# [WHAT YOU NEED TO DO]
Starting with the line with "E-Book (pdf) Joomla!" in the entries below and going on through the line with "Rape of Venice (Dennis Wheatley)", output every line exactly and nothing more. No pictures.

[[ EXERCISE INPUTS open ]]

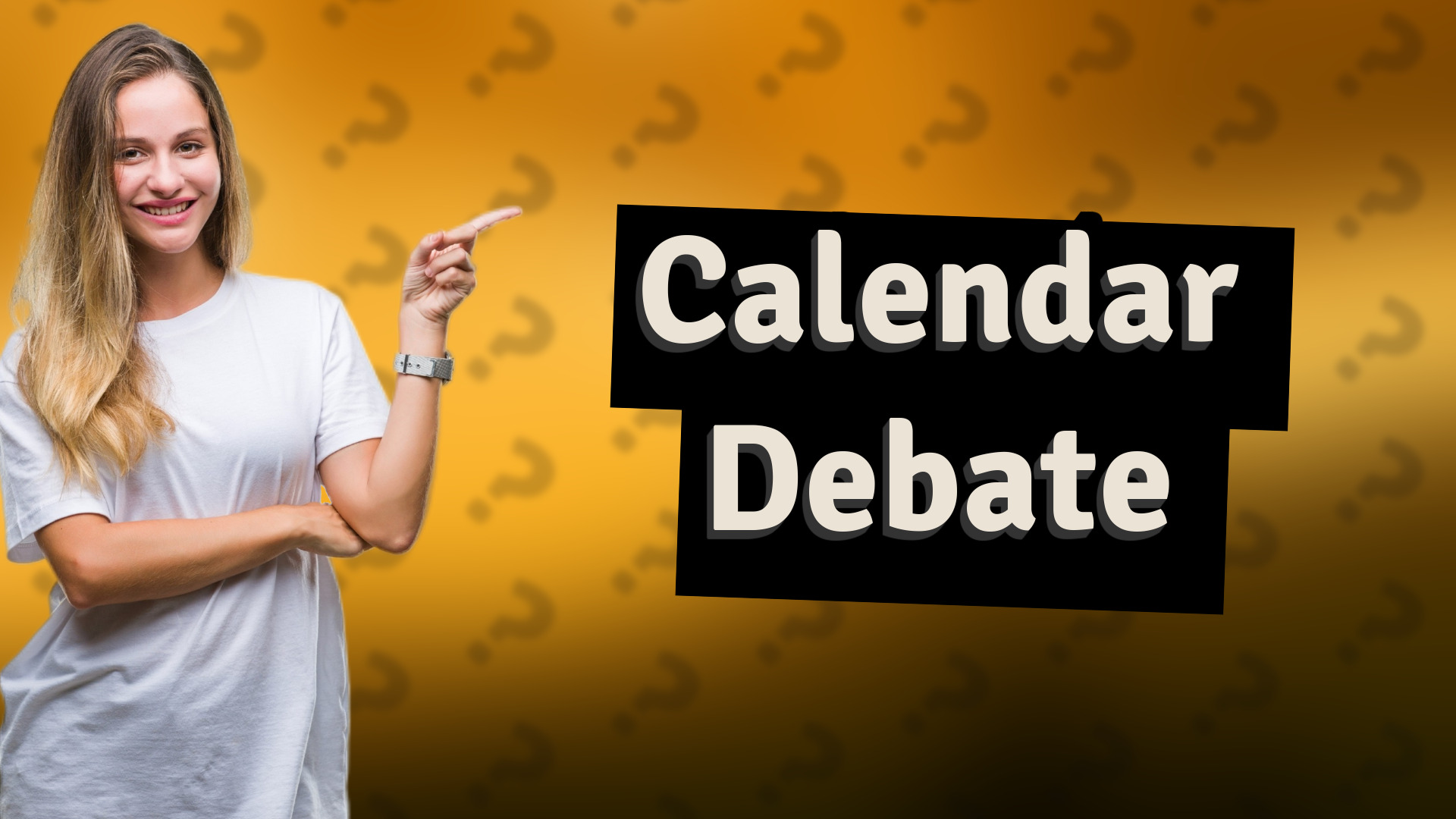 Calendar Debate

[[ EXERCISE INPUTS closed ]]
[[ EXERCISE INPUTS open ]]

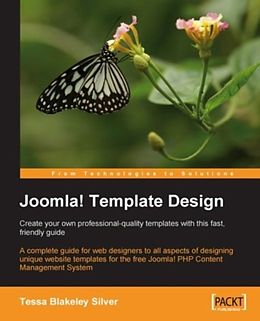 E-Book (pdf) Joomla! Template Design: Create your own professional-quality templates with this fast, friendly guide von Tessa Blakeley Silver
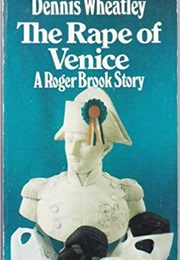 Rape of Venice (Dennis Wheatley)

[[ EXERCISE INPUTS closed ]]
[[ EXERCISE INPUTS open ]]

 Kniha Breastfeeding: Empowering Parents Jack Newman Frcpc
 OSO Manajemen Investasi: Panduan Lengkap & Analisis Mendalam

[[ EXERCISE INPUTS closed ]]

# [RESULT OF THE TASK]
 E-Book (pdf) Joomla! Template Design: Create your own professional-quality templates with this fast, friendly guide von Tessa Blakeley Silver
 Rape of Venice (Dennis Wheatley)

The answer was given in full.